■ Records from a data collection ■
● ● ● ● ●
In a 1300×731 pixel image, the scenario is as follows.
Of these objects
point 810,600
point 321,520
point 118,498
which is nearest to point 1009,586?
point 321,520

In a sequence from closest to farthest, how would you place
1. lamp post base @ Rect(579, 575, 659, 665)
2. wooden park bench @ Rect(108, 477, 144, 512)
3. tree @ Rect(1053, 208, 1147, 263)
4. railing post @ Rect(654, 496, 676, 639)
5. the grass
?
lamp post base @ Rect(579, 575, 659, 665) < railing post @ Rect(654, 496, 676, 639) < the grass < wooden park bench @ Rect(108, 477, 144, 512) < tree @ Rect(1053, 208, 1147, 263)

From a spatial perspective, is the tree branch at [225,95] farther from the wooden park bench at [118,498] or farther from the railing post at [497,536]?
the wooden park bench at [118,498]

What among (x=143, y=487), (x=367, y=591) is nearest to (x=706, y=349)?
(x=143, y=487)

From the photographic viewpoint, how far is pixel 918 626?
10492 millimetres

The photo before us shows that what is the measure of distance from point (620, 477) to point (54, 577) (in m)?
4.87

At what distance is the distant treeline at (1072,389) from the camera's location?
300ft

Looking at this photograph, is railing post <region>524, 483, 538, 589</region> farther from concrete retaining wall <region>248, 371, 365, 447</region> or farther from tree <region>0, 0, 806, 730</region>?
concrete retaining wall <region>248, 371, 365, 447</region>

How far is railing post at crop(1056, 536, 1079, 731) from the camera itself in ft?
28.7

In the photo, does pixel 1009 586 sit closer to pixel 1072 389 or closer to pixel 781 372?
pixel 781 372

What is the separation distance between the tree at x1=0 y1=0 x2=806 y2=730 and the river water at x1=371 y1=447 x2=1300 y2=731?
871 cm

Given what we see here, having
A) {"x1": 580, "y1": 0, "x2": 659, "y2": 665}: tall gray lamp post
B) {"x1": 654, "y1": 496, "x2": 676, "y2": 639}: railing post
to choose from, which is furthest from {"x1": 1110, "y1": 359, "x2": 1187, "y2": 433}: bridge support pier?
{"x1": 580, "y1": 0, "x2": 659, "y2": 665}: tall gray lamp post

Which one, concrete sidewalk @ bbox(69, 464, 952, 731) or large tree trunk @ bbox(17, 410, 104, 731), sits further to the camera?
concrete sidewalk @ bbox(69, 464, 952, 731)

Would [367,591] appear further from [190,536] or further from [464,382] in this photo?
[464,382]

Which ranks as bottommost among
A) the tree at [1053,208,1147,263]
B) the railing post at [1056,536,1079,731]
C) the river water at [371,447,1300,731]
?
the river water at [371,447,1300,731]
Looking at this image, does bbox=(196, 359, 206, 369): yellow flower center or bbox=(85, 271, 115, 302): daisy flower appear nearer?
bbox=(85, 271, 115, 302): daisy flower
● ● ● ● ●
■ Set problem ■
Copy every item above word for word, line by line, with nothing changed.

■ Right answer ■
In a 1300×731 pixel image, the scenario is as follows.
Of these objects
point 810,600
point 321,520
point 118,498
which is nearest to point 1009,586?
point 321,520

In a sequence from closest to farthest, how would you place
1. lamp post base @ Rect(579, 575, 659, 665)
2. wooden park bench @ Rect(108, 477, 144, 512)
3. tree @ Rect(1053, 208, 1147, 263)
4. railing post @ Rect(654, 496, 676, 639)
5. the grass
?
lamp post base @ Rect(579, 575, 659, 665) < railing post @ Rect(654, 496, 676, 639) < the grass < wooden park bench @ Rect(108, 477, 144, 512) < tree @ Rect(1053, 208, 1147, 263)

From a spatial perspective, is the tree branch at [225,95] farther from the wooden park bench at [118,498] or farther from the railing post at [497,536]?
the wooden park bench at [118,498]

What among (x=143, y=487), (x=367, y=591) is nearest to (x=706, y=349)?
(x=143, y=487)

From the photographic viewpoint, how far is pixel 918 626?
10492 millimetres

The photo before us shows that what is the measure of distance from point (620, 477) to point (54, 577) (in m)?
4.87

At what distance is the distant treeline at (1072,389) from the camera's location?
300ft

Looking at this photograph, is railing post <region>524, 483, 538, 589</region> farther from concrete retaining wall <region>248, 371, 365, 447</region> or farther from tree <region>0, 0, 806, 730</region>?
concrete retaining wall <region>248, 371, 365, 447</region>

How far is railing post at crop(1056, 536, 1079, 731) from the camera itself in ft?
28.7

In the photo, does pixel 1009 586 sit closer to pixel 1072 389 or closer to pixel 781 372?
pixel 781 372

What is the separation distance between the tree at x1=0 y1=0 x2=806 y2=730 and the river water at x1=371 y1=447 x2=1300 y2=731?
871 cm

Given what we see here, having
A) {"x1": 580, "y1": 0, "x2": 659, "y2": 665}: tall gray lamp post
B) {"x1": 654, "y1": 496, "x2": 676, "y2": 639}: railing post
to choose from, which is furthest from {"x1": 1110, "y1": 359, "x2": 1187, "y2": 433}: bridge support pier?
{"x1": 580, "y1": 0, "x2": 659, "y2": 665}: tall gray lamp post

Which one, concrete sidewalk @ bbox(69, 464, 952, 731) or large tree trunk @ bbox(17, 410, 104, 731), sits further to the camera?
concrete sidewalk @ bbox(69, 464, 952, 731)

Would [367,591] appear further from [190,536] or further from [464,382] in this photo?
[464,382]

Which ranks as bottommost among
A) the tree at [1053,208,1147,263]
B) the railing post at [1056,536,1079,731]
C) the river water at [371,447,1300,731]
?
the river water at [371,447,1300,731]
Looking at this image, does bbox=(196, 359, 206, 369): yellow flower center or bbox=(85, 271, 115, 302): daisy flower appear nearer?
bbox=(85, 271, 115, 302): daisy flower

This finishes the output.